Russia’s heavy aircraft carrier – its only aircraft carrier, the Admiral Kuznetsov, could be sent to the Mediterranean this summer, a high-ranking official at the Russian Navy told TASS over the weekend.
“This summer, we plan the Admiral Kuznetsov’s campaign in the Mediterranean Sea, where it will lead the Navy group in that region,” the source said.
The Kuznetsov class ships should be able to carry up to 33 fixed-wing aircraft and 12 helicopters. It has D/E band air and surface target acquisition radar (passive electronically scanned array), F band surface search radar, G/H band flight control radar, I band navigation radar, and four K band fire-control radars for the Kashtan CIWS.
The ship has hull-mounted medium- and low-frequency search and attack sonar.
At the moment, the aircraft carrier is at a shipyard in Murmansk, where specialists prepare it for the long-distance campaign. But the source did not specify what tasks the flagship of the Russian Navy will have in the Mediterranean.
It’s probably good to have one of those around, especially when the US Sixth Fleet is floating nearby.
The formation of the Russian Navy’s permanent grouping in the Mediterranean began in 2013. As a rule, more than ten warships are in that region on a rotation basis.
The permanent naval grouping in the Mediterranean now includes the missile cruiser Varyag armed with the Fort-M air defense system (the naval version of the S-300 antiaircraft missile system) and the large antisubmarine warfare ship Vice-Admiral Kulakov.
While designated as an aircraft carrier by the US, the design of the Kuznetsov class vessels implies a mission different from that of American carriers.
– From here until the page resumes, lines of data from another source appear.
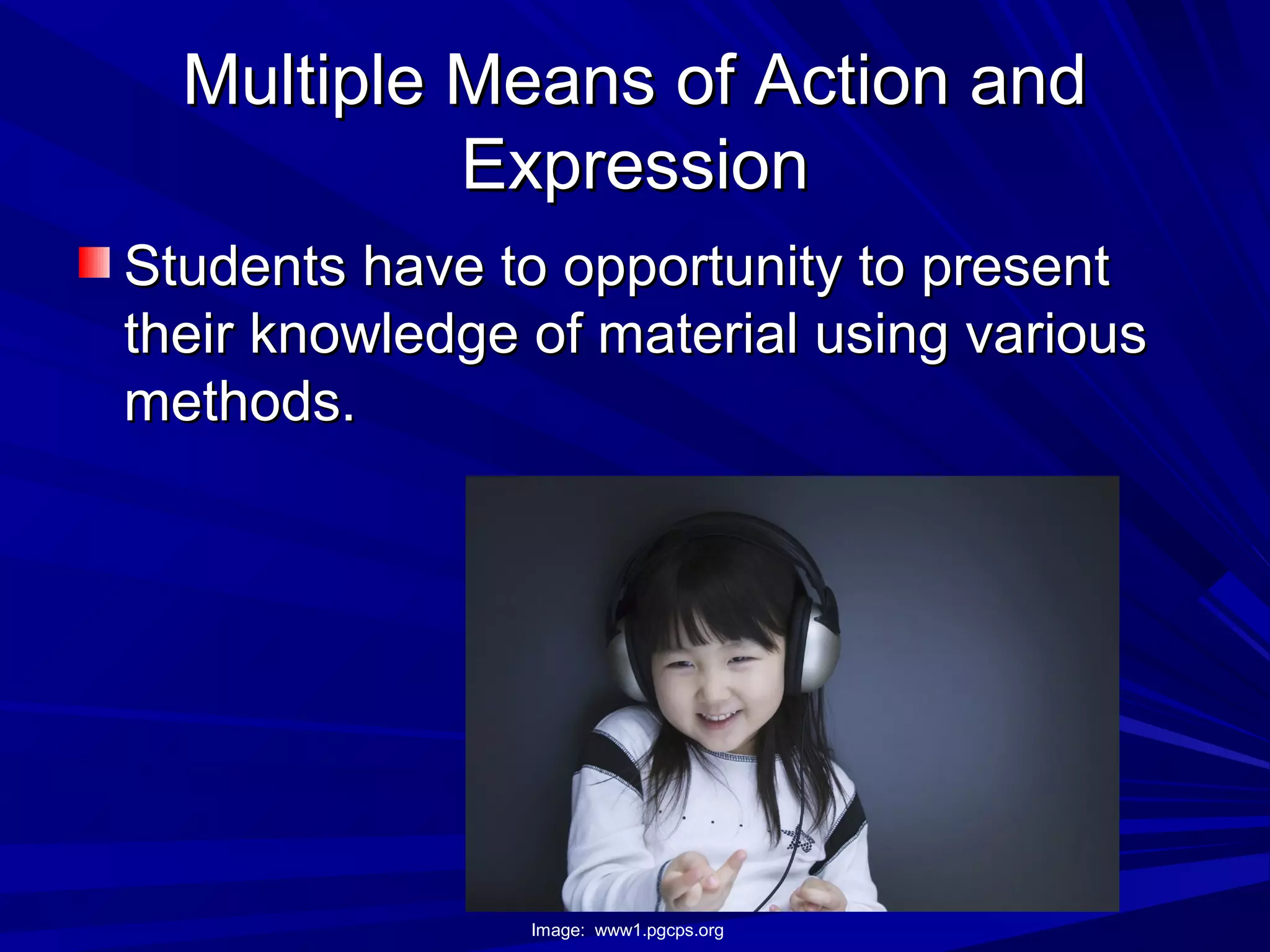 Multiple Means of Action and Expression

Students have to opportunity to present their knowledge of material using various methods.

Image: www1.pgcps.org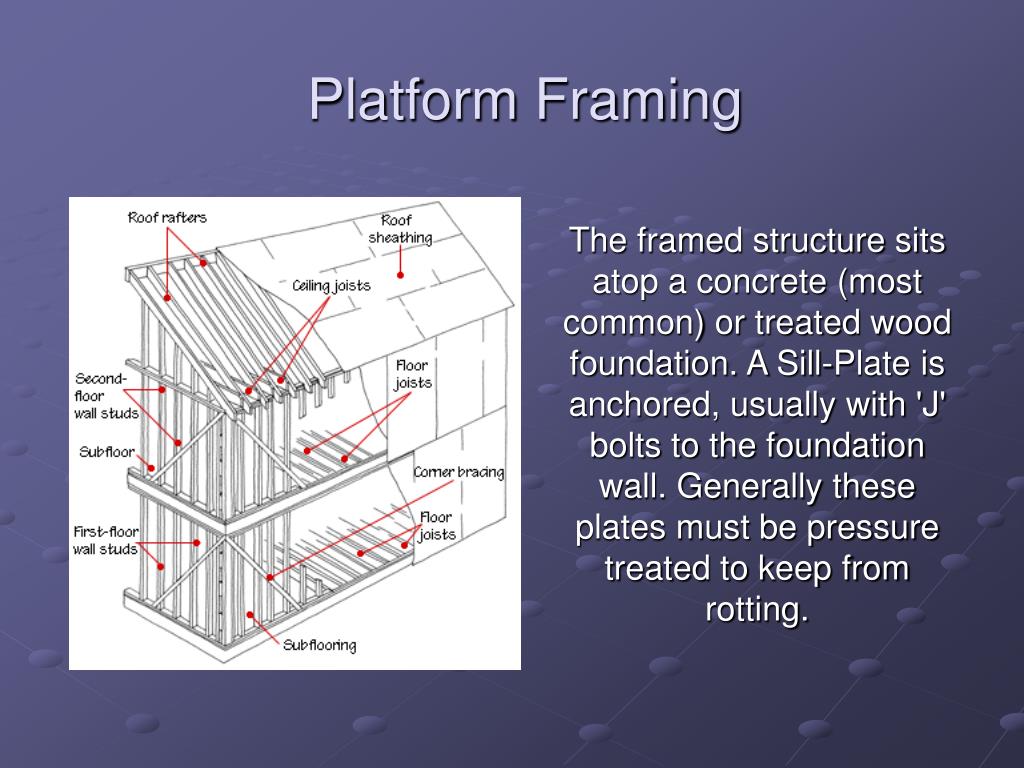 Platform Framing

Roof rafters

Roof sheathing

Ceiling joists

Second-floor wall studs

Floor joists

Subfloor

Corner bracing

First-floor wall studs

Floor joists

Subflooring

The framed structure sits atop a concrete (most common) or treated wood foundation. A Sill-Plate is anchored, usually with 'J' bolts to the foundation wall. Generally these plates must be pressure treated to keep from rotting.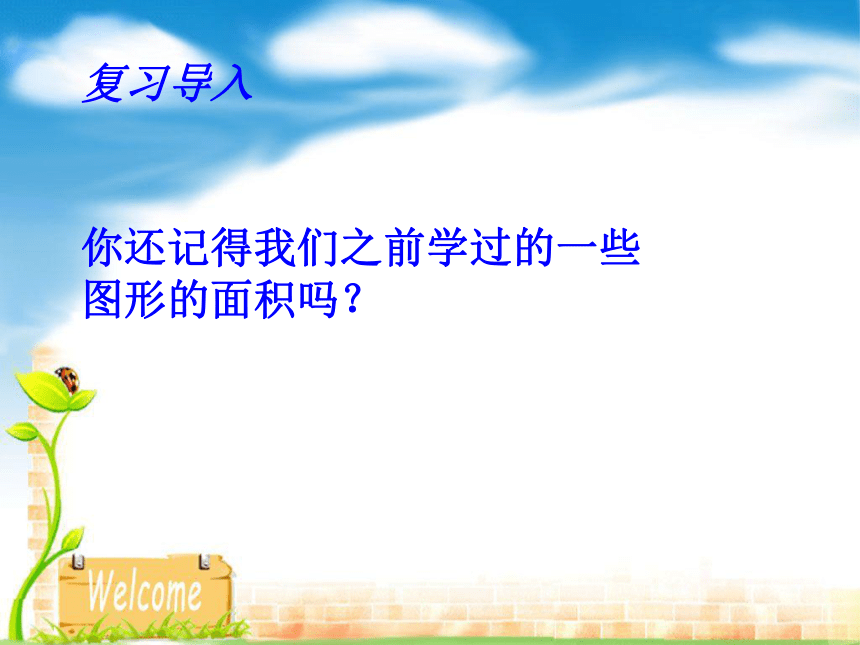 复习导入

你还记得我们之前学过的一些图形的面积吗？

Welcome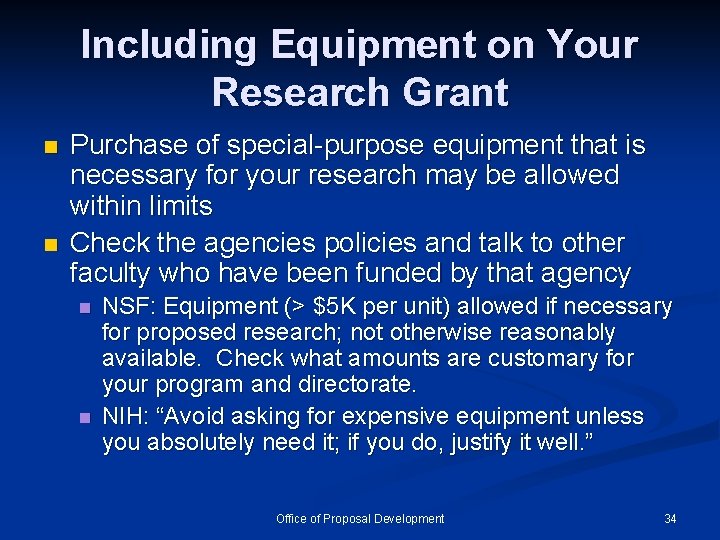 Including Equipment on Your Research Grant

- Purchase of special-purpose equipment that is necessary for your research may be allowed within limits
- Check the agencies policies and talk to other faculty who have been funded by that agency
  - NSF: Equipment (> \$5K per unit) allowed if necessary for proposed research; not otherwise reasonably available. Check what amounts are customary for your program and directorate.
  - NIH: “Avoid asking for expensive equipment unless you absolutely need it; if you do, justify it well.”

Office of Proposal Development

34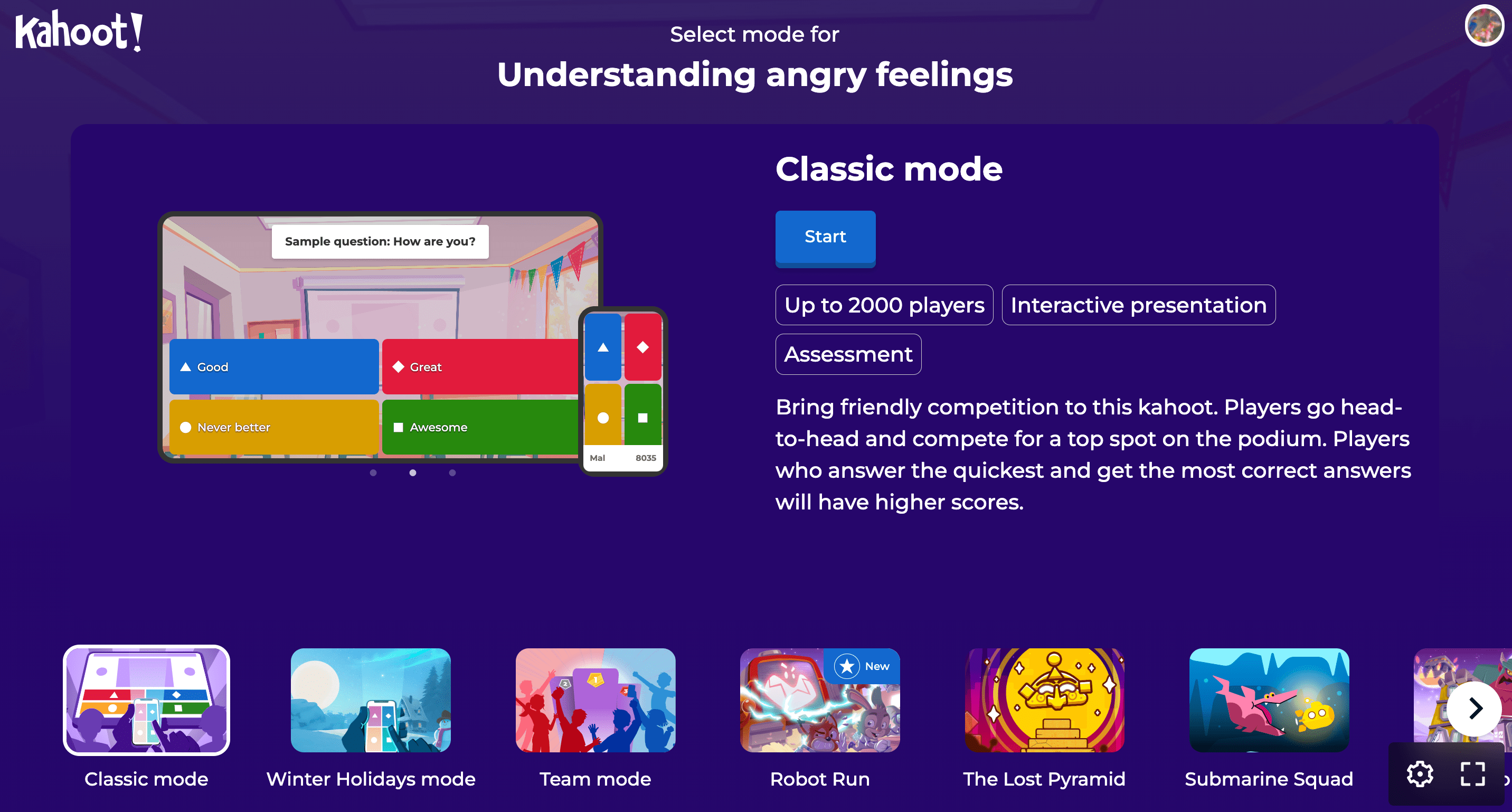 Kahoot!

Select mode for

Understanding angry feelings

Sample question: How are you?

Good

Great

Never better

Awesome

Mal 8035

Classic mode

Start

Up to 2000 players

Interactive presentation

Assessment

Bring friendly competition to this kahoot. Players go head-to-head and compete for a top spot on the podium. Players who answer the quickest and get the most correct answers will have higher scores.

Classic mode

Winter Holidays mode

Team mode

New

Robot Run

The Lost Pyramid

Submarine Squad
The term used by her builders to describe the Russian ships is tyazholiy avianesushchiy kreyser (TAKR or TAVKR) – “heavy aircraft-carrying cruiser” – intended to support and defend strategic missile-carrying submarines, surface ships, and maritime missile-carrying aircraft of the Russian fleet.
So you place just one of them near the Syrian coast and do whatever you want, really.